Whittenden flung up one lean hand to grasp the chairback above his head. Then he smoked in silence for a time, his clear eyes fixed on Opdyke's face. At last, he spoke.
"Reed, it sounds infernally like preaching, and you know I draw the line at that, except from the pulpit. However, I don't know why, even if one is a preacher, it's not as decent to quote Bible as to quote Shakespeare; and there's one sentence that keeps coming into my head, while I watch you, about losing your life and finding it again. You may think you've lost your grip on yourself; but, from your own showing, you've gained a lot of grip on your friends, and I'm not sure that may not count fully as much, in the long run. As for the bore of it, I can't much wonder. I'd go mad, myself, laid out here like a poker, and left, half the day, to ponder on the things I hadn't had time to finish doing. But, for the rest of it—Reed, I knew you in what you are pleased to call your palmy days. They were palmy, too; it must have hurt like thunder to be plucked out of them. And yet," the clear eyes swept from the topmost wave of brown hair down across the intent face, so curiously alive, down across the inert body, so curiously dead; "and yet, I'll be hanged if I don't believe you are more of a man, more of an active force, than you were then."
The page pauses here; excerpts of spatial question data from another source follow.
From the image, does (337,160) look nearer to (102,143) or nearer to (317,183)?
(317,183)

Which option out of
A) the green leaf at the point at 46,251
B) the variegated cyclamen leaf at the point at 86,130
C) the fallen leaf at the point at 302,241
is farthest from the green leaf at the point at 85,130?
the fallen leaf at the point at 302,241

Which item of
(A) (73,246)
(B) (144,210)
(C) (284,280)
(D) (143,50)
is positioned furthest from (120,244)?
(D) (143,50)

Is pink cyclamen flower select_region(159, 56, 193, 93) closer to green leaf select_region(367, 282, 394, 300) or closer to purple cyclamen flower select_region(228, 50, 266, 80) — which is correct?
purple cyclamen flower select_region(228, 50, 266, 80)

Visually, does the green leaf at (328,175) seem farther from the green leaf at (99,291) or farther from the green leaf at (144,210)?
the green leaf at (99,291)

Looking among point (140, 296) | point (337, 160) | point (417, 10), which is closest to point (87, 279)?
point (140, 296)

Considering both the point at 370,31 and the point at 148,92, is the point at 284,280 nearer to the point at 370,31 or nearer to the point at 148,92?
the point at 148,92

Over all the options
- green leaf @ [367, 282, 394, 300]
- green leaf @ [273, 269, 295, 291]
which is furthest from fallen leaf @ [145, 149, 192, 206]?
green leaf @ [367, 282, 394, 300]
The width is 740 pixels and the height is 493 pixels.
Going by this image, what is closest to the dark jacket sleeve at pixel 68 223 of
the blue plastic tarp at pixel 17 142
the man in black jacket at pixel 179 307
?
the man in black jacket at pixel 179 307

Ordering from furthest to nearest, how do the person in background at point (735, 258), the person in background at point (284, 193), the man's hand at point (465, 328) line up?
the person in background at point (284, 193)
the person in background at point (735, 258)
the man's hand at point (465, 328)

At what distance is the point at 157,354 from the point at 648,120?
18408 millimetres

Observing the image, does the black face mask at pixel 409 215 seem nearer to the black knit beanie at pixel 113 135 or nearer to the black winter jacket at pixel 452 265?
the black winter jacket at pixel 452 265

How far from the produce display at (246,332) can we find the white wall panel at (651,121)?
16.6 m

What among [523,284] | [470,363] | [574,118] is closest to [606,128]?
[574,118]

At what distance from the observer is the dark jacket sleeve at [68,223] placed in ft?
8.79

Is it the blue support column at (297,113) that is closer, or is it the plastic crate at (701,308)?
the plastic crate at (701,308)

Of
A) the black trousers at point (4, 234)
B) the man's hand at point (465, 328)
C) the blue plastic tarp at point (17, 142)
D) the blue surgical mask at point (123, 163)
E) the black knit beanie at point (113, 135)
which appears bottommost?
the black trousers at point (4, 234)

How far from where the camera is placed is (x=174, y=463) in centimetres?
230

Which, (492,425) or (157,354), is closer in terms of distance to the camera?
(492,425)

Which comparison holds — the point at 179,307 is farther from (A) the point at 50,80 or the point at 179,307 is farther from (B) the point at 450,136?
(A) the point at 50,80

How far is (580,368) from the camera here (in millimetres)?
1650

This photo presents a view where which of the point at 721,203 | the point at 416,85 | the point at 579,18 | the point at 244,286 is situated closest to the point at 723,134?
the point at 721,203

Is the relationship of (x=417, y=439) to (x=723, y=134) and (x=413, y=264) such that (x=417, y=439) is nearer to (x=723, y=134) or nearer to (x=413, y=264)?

"Impossible." Reed spoke briefly.
"Why?" The answer was as brief.
"I don't see a dozen different people in a month, Whittenden. You've no idea how few there are who—"
"Who take the trouble to come up your stairs? Exactly. Of course, there are some others who'd be glad to come, and don't dare. There are also some others who would be glad to come, and who probably would kill you, if they did. Still, granted the solitary dozen: force isn't a thing one measures by the acre, Reed. It is deep, not wide. Therefore your dozen are enough."
"But why the dozen? They come to play with me. I don't do anything to them."
"No?" Whittenden spoke with his eyes on his cigar. "Ask Ramsdell. Ask Brenton. Ask—" he turned his eyes on Opdyke; "Miss Keltridge."
With a sudden gesture, Opdyke flung his arm across his brow and eyes.
"Don't!" he said, and his voice sounded stifled.